Dataset items:

- Opening Delimiter -

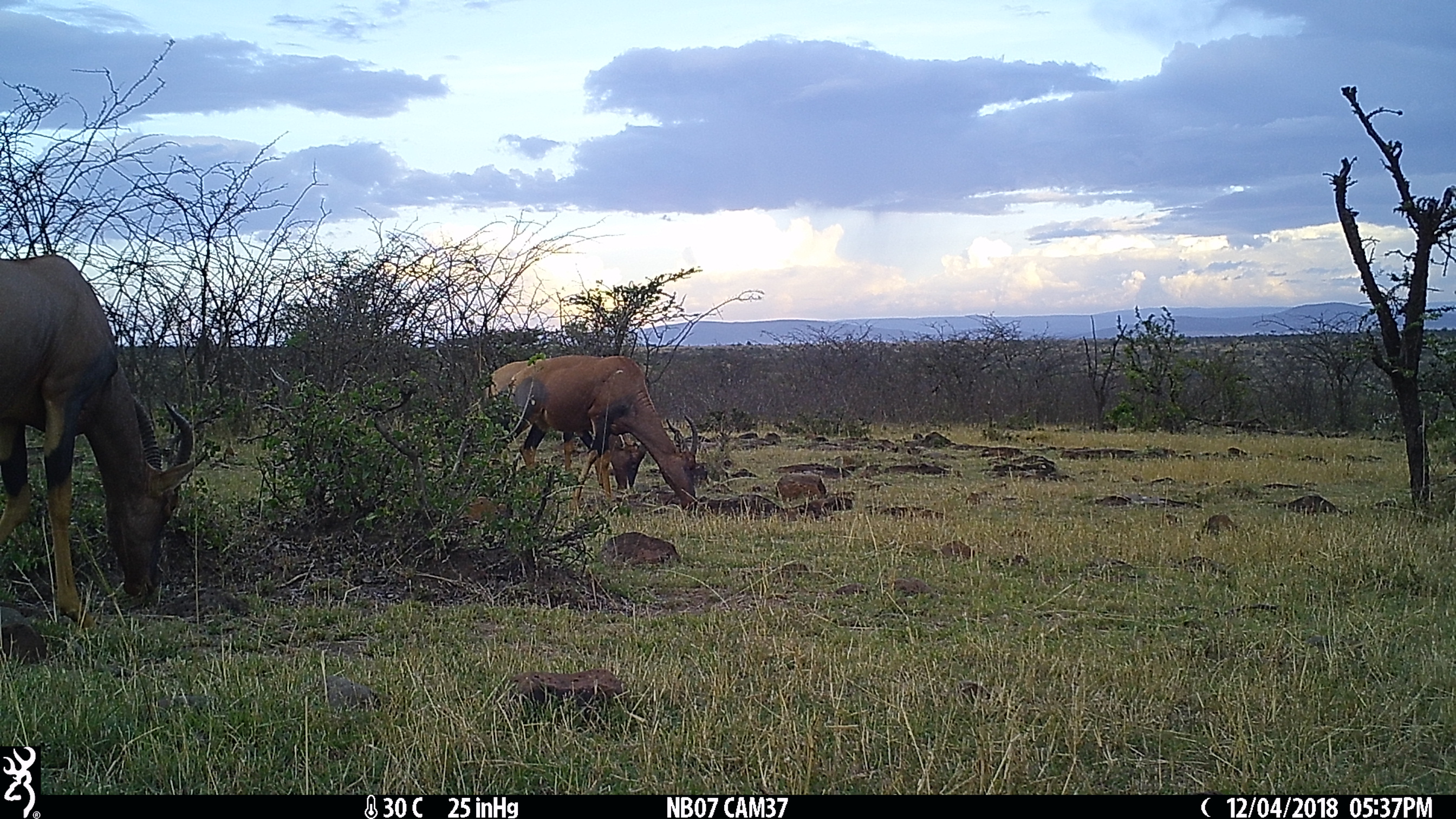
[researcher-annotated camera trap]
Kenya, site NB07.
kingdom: Animalia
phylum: Chordata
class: Mammalia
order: Artiodactyla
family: Bovidae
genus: Damaliscus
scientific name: Damaliscus lunatus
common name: topi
Topi (Damaliscus lunatus).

- Closing Delimiter -

WORK TASK: The response must contain exactly the lines from the one with "phylum: Chordata" to the end of the entries above, both included, and nothing more.

RESPONSE FOR THIS EXERCISE:
phylum: Chordata
class: Mammalia
order: Artiodactyla
family: Bovidae
genus: Damaliscus
scientific name: Damaliscus lunatus
common name: topi
Topi (Damaliscus lunatus).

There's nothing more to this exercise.